* _Assigned task_
Every entry in the data is to be written out exactly; no picture belongs in the copy.

Image-caption web data
+ + + +

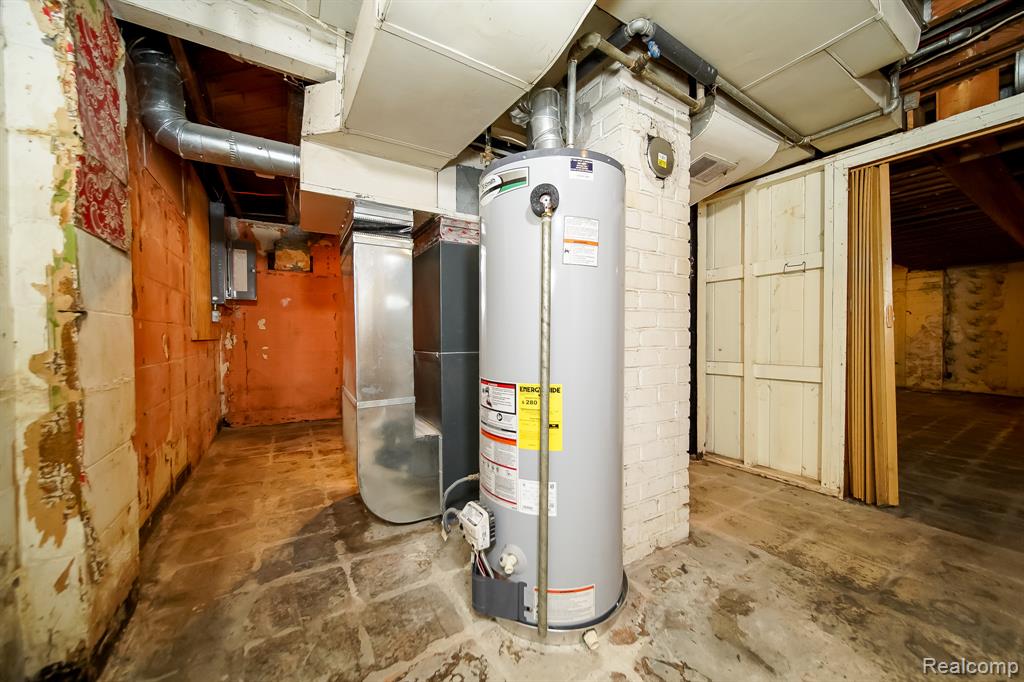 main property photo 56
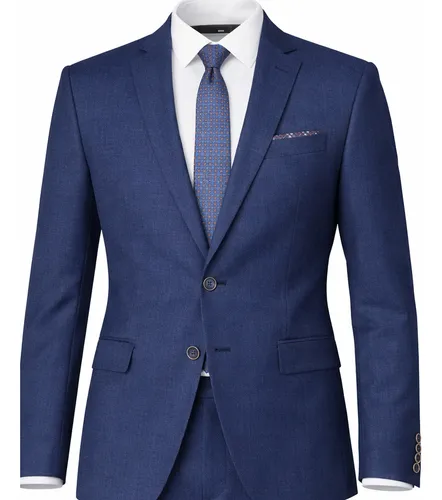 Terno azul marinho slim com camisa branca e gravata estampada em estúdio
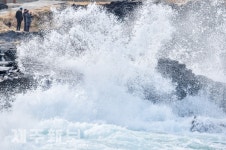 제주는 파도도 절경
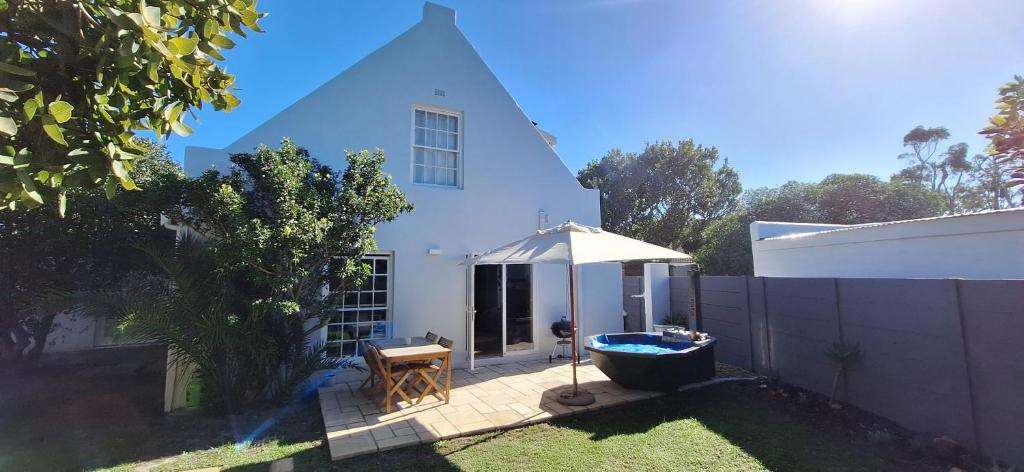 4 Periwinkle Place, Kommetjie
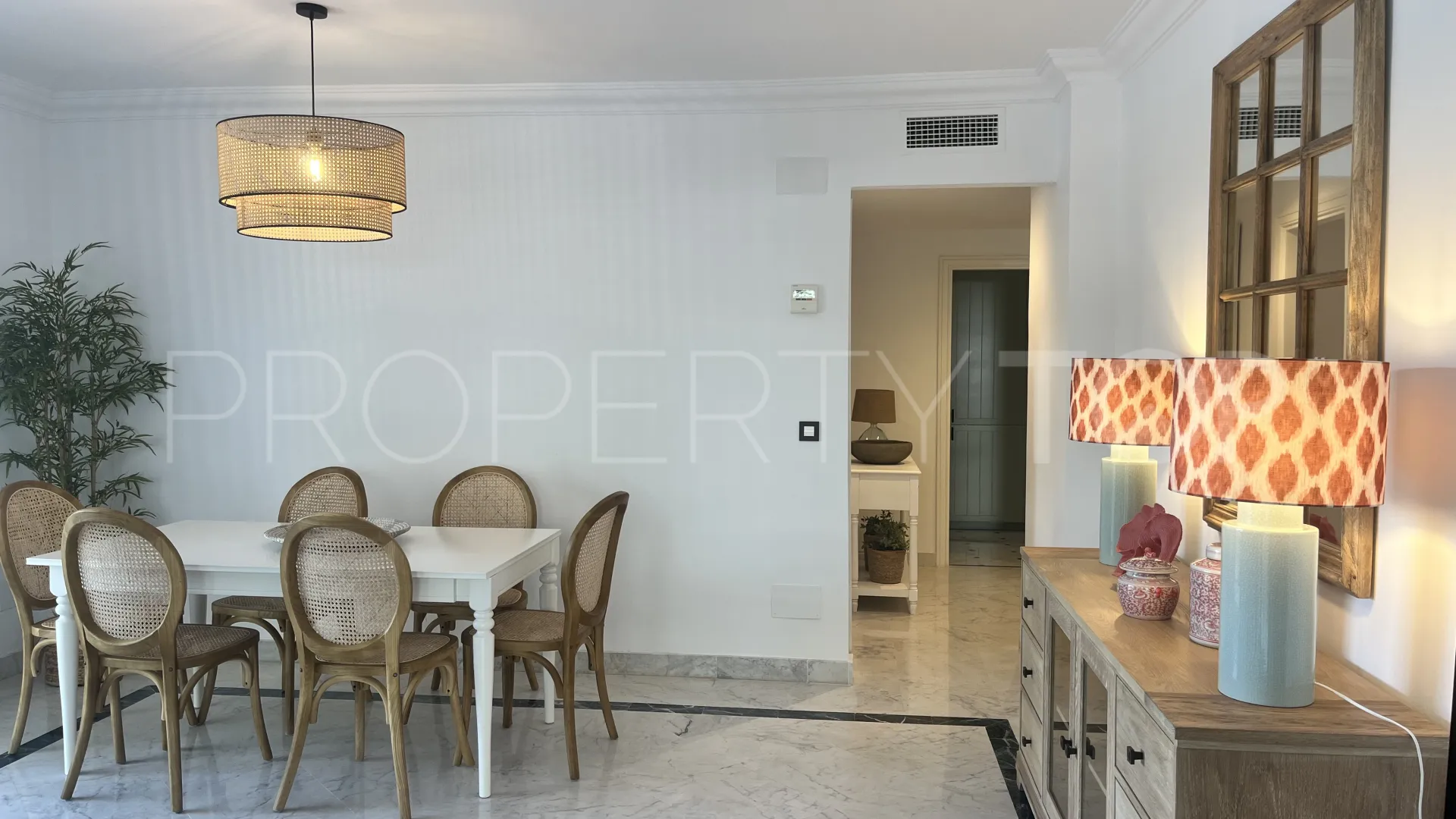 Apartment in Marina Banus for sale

+ + + +

* _Solution to the problem_
 main property photo 56
 Terno azul marinho slim com camisa branca e gravata estampada em estúdio
 제주는 파도도 절경
 4 Periwinkle Place, Kommetjie
 Apartment in Marina Banus for sale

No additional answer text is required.